Arkansas and Texas A&M would not meet on the field again until 1927, notwithstanding that both schools became charter members of the Southwest Conference twelve years earlier in 1915. The schools played annually from 1927 to 1930, but would not meet again until 1934. From 1934 to 1991, the two teams played annually as conference members. The annual matchup ceased in 1991 when Arkansas left the conference to join the Southeastern Conference.

On March 10, 2008, officials from both schools announced the series would recommence on October 3, 2009, under the name "Southwest Classic." The annual location for the game was announced as Cowboys Stadium (now called AT&T Stadium), located in Arlington.
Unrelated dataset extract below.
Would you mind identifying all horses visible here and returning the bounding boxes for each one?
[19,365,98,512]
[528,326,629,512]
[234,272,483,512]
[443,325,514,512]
The attendance for the stadium was initially expected to be in the 80,000 range. Depending on ticket demand, temporary seating can be added to the stadium to increase the capacity up to 100,000 seats for the game. The tickets were said to be split 50/50 between the two schools. The initial agreement between the two schools allowed the game to be played for at least 10 years, followed by 5 consecutive, 4-year rollover options, allowing the game to potentially be played for a total of 30 consecutive seasons.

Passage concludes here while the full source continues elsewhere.